Dataset entries:
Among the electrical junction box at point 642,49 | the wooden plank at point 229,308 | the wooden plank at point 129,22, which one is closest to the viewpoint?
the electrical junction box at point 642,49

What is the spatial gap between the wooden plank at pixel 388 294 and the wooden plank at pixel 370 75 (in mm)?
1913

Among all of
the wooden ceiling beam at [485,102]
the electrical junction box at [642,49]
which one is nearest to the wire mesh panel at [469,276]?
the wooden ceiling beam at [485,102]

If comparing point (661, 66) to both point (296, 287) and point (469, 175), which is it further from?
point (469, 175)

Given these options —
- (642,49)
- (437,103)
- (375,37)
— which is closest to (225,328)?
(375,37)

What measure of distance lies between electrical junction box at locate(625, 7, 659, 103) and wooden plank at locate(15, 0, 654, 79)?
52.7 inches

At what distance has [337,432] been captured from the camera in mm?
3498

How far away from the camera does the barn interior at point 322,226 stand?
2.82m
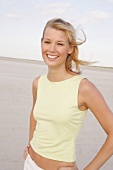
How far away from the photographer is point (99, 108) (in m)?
1.65

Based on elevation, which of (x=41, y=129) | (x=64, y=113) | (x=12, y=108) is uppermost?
(x=64, y=113)

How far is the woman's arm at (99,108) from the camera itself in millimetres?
1643

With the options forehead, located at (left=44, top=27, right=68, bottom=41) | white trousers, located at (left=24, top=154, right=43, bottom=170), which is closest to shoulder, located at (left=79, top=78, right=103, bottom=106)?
forehead, located at (left=44, top=27, right=68, bottom=41)

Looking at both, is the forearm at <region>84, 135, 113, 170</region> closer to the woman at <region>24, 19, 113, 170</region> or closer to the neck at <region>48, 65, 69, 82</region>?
the woman at <region>24, 19, 113, 170</region>

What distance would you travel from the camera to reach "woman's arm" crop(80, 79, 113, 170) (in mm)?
1643

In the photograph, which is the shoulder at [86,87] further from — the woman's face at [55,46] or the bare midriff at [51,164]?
the bare midriff at [51,164]

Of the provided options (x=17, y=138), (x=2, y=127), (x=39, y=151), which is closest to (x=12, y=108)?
(x=2, y=127)

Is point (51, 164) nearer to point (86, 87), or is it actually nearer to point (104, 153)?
point (104, 153)

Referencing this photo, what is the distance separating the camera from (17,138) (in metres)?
5.04

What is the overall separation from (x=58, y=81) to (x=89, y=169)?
460 millimetres

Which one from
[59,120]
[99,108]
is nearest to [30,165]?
[59,120]

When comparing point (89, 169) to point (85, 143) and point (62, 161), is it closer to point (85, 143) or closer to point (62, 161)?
point (62, 161)

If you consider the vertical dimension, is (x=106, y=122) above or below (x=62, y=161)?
above

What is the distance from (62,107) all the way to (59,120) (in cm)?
6
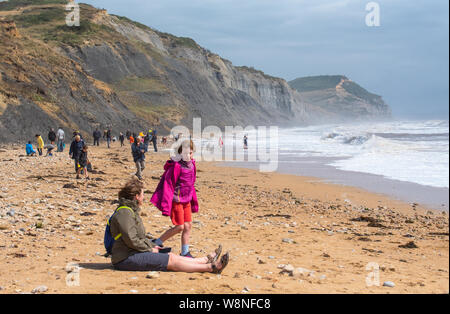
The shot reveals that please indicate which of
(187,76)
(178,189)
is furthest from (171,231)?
(187,76)

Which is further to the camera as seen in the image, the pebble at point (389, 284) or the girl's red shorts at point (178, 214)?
the girl's red shorts at point (178, 214)

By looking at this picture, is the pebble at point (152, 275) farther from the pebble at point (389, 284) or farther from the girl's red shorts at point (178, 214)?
the pebble at point (389, 284)

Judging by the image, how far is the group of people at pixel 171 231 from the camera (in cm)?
534

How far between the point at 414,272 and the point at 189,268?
3237 mm

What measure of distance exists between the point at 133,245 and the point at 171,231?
115 cm

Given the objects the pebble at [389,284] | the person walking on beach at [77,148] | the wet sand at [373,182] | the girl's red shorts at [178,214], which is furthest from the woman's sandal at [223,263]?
the person walking on beach at [77,148]

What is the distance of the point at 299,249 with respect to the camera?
7695 millimetres

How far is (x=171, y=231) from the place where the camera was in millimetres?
6453

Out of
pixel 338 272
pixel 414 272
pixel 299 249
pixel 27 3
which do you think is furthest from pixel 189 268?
pixel 27 3

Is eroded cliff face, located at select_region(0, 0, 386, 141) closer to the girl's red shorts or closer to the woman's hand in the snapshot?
the girl's red shorts

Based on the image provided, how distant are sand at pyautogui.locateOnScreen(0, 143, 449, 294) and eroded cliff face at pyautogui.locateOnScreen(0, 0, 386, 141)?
19440 millimetres

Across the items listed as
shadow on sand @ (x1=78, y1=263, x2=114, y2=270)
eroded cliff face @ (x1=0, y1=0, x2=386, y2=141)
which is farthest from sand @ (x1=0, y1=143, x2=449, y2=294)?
eroded cliff face @ (x1=0, y1=0, x2=386, y2=141)

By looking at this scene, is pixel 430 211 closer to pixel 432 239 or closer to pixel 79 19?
pixel 432 239

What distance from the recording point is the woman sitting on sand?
529cm
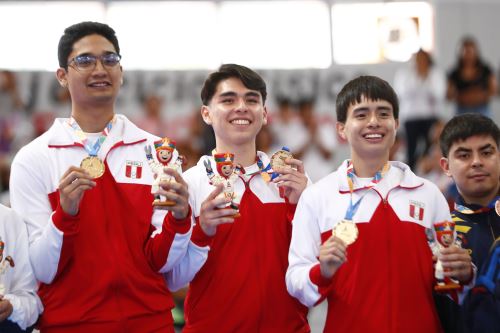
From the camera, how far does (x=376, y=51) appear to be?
1477cm

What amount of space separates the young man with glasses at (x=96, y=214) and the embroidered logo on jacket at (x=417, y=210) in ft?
3.79

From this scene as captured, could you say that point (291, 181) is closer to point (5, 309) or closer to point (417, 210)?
point (417, 210)

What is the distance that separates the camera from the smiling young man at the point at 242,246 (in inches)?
157

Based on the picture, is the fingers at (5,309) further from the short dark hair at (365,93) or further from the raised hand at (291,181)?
the short dark hair at (365,93)

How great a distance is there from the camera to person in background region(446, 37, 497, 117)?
1128 cm

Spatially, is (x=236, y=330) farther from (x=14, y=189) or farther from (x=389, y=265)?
(x=14, y=189)

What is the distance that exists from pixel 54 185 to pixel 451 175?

Problem requirements: Copy out only the lines beginning at the line with "By looking at this scene, is" and ending at the last line of the entries. Keep them exact; drop pictures.

The reply:
By looking at this scene, is pixel 430 211 closer to pixel 432 239 or closer to pixel 79 19?
pixel 432 239

What distance from the recording point is the woman sitting on sand?
529cm
From the camera, how far does (x=376, y=51) appear to be?
1477cm

What amount of space separates the young man with glasses at (x=96, y=214) and the embroidered logo on jacket at (x=417, y=210) in ft?
3.79

From this scene as captured, could you say that point (291, 181) is closer to point (5, 309) or closer to point (417, 210)?
point (417, 210)

What is the distance that separates the camera from the smiling young man at the point at 242,246 (in inches)?
157

Based on the picture, is the fingers at (5,309) further from the short dark hair at (365,93) or further from the raised hand at (291,181)?
the short dark hair at (365,93)

How great a distance is there from the camera to person in background region(446, 37, 497, 117)?
1128 cm

Spatially, is (x=236, y=330) farther from (x=14, y=189) or farther from (x=389, y=265)?
(x=14, y=189)

What is the distance that exists from pixel 54 185 to pixel 451 175?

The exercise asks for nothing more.